The scheme owner develops the card brand and sets the various rules and regulations by which members of the schemes (issuers and acquirers) must abide.
A four-party system may be illustrated schematically as follows:
Figure 1: Schematic illustration of payment flows in Visa's and Mastercard's payment systems
Source: Payment Systems Regulator, “Market review of UK-EEA consumer cross-border interchange fees“, December 2024, Figure 1.
When a cardholder makes a nominal payment to a merchant using a payment card, three payments are effectively being made before any money reaches the merchant:
- the cardholder gives the issuer the payment sum in full;[3]
- the issuer gives the acquirer the payment sum less the interchange fee (‘IF’);[4] and
- the acquirer gives the merchant the payment sum less a merchant service charge (‘MSC’).[5]
Case history
The CAT had tried the question of whether the MIFs did indeed violate Article 101(1) TFEU in early 2024 and found that they did.[6][7]
Trial 2 addressed two questions:
- To what extent did the merchant claimants pass on the unlawful MIFs to their customers (‘Trial 2A’, tried in late 2024)?
- To what extent did the acquirers pass on the unlawful MIFs to the merchant claimants (‘Trial 2B’, tried in March 2025)?
Figure 2: Issues covered in Trials 2 A and 2B
Source: Compass Lexecon.
Ultimately, there were thus three types of pass-on pleaded by various parties:
- Acquirer pass-on, from acquirers to merchant claimants,
- Supplier pass-on, from merchant claimants to their suppliers, and
- Merchant pass-on, from merchant claimants to their customers.
The Trial 2 judgment addresses all three. However, the remainder of this article deals with merchant pass-on and supplier pass-on only.
How to assess merchant pass-on of a very small cost by using proxy costs?

- [GOAL OF THE EXERCISE]:
How would you render this sentence from the card payment text in Spanish: "The scheme owner develops the card brand and sets the various rules and regulations by which members of the schemes (issuers and acquirers) must abide."? Answer from the card payment text alone.

- [STORED ROWS]:
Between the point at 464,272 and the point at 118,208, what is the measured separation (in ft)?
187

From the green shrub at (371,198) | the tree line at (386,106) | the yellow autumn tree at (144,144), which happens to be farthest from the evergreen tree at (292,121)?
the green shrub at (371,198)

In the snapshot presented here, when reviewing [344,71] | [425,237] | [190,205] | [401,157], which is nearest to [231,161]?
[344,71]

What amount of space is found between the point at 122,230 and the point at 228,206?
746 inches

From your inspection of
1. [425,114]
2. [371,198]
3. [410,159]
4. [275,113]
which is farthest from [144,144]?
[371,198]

--

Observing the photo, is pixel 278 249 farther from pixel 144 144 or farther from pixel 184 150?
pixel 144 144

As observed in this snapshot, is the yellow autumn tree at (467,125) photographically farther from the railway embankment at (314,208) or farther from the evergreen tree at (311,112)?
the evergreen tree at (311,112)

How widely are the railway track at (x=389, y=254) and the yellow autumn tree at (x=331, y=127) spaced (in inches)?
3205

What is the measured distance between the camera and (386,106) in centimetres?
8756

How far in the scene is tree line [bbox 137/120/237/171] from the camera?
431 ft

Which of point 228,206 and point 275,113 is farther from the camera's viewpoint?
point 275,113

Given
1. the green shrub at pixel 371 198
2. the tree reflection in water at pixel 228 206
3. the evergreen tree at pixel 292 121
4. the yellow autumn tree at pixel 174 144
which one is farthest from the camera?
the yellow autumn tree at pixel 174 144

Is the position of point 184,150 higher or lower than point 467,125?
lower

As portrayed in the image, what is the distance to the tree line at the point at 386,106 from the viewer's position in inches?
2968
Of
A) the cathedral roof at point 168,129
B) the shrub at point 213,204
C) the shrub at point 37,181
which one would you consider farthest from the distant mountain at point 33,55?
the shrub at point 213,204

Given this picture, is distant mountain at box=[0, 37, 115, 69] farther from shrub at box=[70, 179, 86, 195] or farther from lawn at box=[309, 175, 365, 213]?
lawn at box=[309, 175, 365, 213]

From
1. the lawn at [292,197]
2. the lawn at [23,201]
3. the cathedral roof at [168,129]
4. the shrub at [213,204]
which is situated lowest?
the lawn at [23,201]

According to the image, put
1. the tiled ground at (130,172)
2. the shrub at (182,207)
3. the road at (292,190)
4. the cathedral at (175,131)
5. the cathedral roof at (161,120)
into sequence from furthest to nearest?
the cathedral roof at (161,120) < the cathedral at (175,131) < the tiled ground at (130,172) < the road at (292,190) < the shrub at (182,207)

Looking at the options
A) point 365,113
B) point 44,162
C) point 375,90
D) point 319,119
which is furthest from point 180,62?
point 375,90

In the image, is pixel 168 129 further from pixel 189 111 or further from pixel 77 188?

==

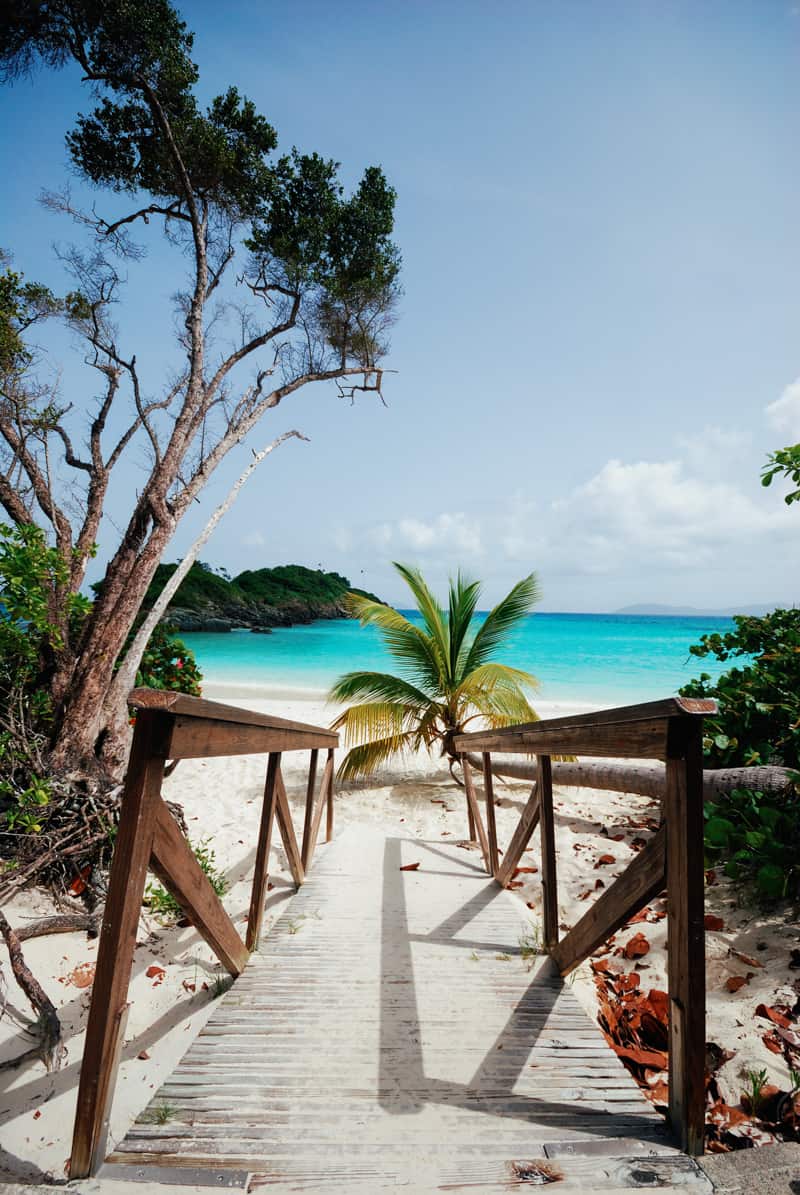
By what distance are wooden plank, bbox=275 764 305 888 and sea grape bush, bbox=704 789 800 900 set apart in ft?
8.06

- [REPLY TO THE TASK]:
El propietario del esquema desarrolla la marca de la tarjeta y establece las diversas normas y reglamentos que deben cumplir los miembros de los esquemas (emisores y adquirentes).